How to calculate the price of your services without giving your work away

2 min read
How to calculate the price of your services without giving your work away

Charging the right amount makes the difference between a profitable business and one that merely survives.

If you run an installation company, you probably started out setting prices based on guesswork or copying what the competition charged. That is normal. But there comes a point when you need to know exactly how much each hour of work, each journey and each material costs you, so you can stop giving money away without realising it.

The most common mistake: not counting hidden costs

Most technicians calculate it like this: ‘the material costs me X, I add a margin, and that’s it.’ But they forget about:

  • Travel. Fuel, wear and tear on the van, tolls, time on the road. If it takes you 40 minutes to get to a job and another 40 to return, that is almost an hour and a half that you are not billing for.
  • Administrative time.

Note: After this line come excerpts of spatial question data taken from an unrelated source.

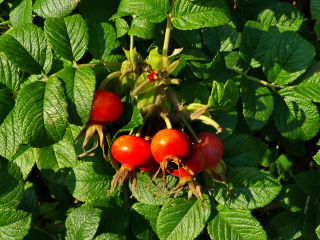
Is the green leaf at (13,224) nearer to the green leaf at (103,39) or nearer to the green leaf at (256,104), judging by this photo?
the green leaf at (103,39)

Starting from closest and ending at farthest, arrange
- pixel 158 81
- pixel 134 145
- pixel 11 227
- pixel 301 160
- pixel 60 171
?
pixel 134 145 → pixel 158 81 → pixel 11 227 → pixel 60 171 → pixel 301 160

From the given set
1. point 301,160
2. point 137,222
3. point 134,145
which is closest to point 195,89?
point 134,145

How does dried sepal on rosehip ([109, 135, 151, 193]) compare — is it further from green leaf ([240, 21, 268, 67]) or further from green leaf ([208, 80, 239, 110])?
green leaf ([240, 21, 268, 67])

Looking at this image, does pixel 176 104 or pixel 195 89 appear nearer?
pixel 176 104

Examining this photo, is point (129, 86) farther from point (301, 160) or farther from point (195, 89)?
point (301, 160)

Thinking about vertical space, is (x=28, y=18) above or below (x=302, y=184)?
above

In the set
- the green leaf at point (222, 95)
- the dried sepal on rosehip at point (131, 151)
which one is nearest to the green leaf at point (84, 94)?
the dried sepal on rosehip at point (131, 151)

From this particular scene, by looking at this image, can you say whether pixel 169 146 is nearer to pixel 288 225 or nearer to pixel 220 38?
pixel 220 38
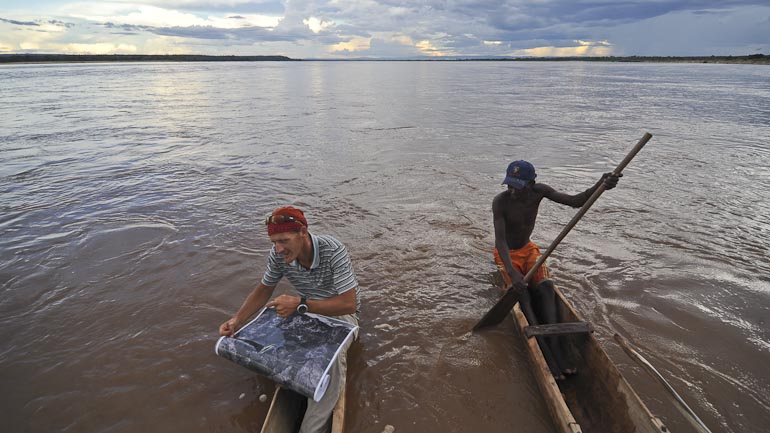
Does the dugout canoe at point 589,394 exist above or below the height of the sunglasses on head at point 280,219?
below

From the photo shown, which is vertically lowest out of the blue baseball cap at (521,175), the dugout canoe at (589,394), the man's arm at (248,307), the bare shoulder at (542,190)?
the dugout canoe at (589,394)

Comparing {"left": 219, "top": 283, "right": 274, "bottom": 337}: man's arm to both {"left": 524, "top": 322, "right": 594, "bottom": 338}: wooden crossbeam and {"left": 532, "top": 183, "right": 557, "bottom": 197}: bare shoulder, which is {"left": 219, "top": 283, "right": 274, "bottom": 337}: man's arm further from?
{"left": 532, "top": 183, "right": 557, "bottom": 197}: bare shoulder

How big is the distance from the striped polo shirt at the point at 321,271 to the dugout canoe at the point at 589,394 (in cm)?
189

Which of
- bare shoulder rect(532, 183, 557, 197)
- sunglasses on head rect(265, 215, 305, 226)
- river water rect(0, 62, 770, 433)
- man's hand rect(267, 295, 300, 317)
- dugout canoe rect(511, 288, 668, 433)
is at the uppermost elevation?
sunglasses on head rect(265, 215, 305, 226)

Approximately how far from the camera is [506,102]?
2642cm

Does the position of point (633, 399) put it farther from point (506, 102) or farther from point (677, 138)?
point (506, 102)

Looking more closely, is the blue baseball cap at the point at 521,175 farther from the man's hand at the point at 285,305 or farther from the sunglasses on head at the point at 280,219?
the man's hand at the point at 285,305

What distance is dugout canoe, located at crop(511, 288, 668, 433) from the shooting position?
287cm

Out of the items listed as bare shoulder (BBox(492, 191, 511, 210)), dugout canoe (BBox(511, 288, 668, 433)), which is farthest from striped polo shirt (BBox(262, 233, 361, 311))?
bare shoulder (BBox(492, 191, 511, 210))

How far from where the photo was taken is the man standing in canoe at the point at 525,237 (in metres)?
4.12

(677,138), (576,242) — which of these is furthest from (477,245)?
(677,138)

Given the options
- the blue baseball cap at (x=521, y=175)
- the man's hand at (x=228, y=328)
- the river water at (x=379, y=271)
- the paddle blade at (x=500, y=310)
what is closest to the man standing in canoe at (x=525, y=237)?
the blue baseball cap at (x=521, y=175)

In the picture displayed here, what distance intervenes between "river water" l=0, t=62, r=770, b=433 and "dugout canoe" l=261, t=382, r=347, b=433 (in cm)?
49

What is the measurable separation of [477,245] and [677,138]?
41.1 feet
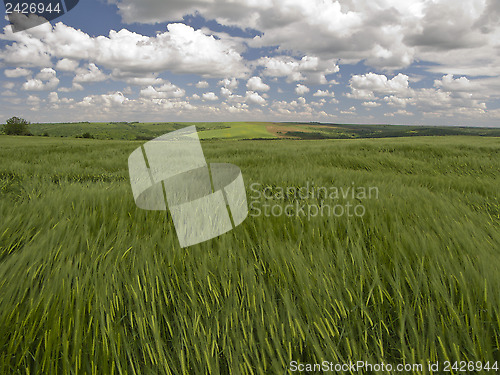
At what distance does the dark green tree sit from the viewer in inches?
3132

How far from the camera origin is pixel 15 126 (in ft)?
263

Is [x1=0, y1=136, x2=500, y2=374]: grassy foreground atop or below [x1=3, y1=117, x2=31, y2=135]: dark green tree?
below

Preparing quotes, answering calls, issuing invoices, going to buy materials. Easily 20–30% of your working day that does not appear on any invoice.
  • Non-payment and cancellations. If 5% of your jobs go unpaid, the rest of your customers are covering that percentage — or worse, you are covering it yourself.
  • Tools and training. Depreciation of equipment, certifications, professional insurance.
  • Days without work. Public holidays, sick leave, quiet weeks. A self-employed person works around 220 days a year, not 365.

How to calculate your true hourly rate

Let’s work through the calculation using real numbers. Suppose you want to take home €2,500 net per month.

  1. Annual gross salary: With self-employed social security contributions and personal income tax, you need to invoice around €48,000 a year to take home that €2,500 net.
  2. Annual fixed costs: Van (lease, insurance, maintenance): €6,000. Tools: €2,000. Professional insurance: €1,200. Phone, software, accounting services: €3,000. Total: €12,200.
  3. Target turnover: 48,000 + 12,200 = €60,200 per year.
  4. Billable hours: If you work 8 hours a day, 220 days a year, that is 1,760 gross hours. But only 65–70% are billable (the rest is travel, administration and purchasing). That leaves around 1,150 billable hours.
  5. Minimum hourly rate: 60,200 / 1,150 = €52.35/hour.

That does not include materials. Labour only.

What if I have employees?

The formula is the same, but with one important nuance: each technician costs you between 1.3 and 1.5 times their gross salary (social security, occupational risk costs, tools and training). If you pay them €24,000 gross per year, their true cost is around €33,000. Divide that by their billable hours and you will have the minimum you need to charge for that person.

Three tips for setting prices with confidence

  1. Do not compete on price. There will always be someone cheaper. Compete on reliability, speed and professionalism. The customer who only wants the cheapest option is the one who causes the most problems.
  2. Provide quotes in writing. A professional quote inspires confidence and reduces misunderstandings. Itemise labour, materials and travel separately.
  3. Review your prices every year. Costs rise. Fuel goes up. Self-employed social security contributions go up. If your prices do not rise, your margin falls.

Golden rule: if you never lose a quote, you are probably charging too little.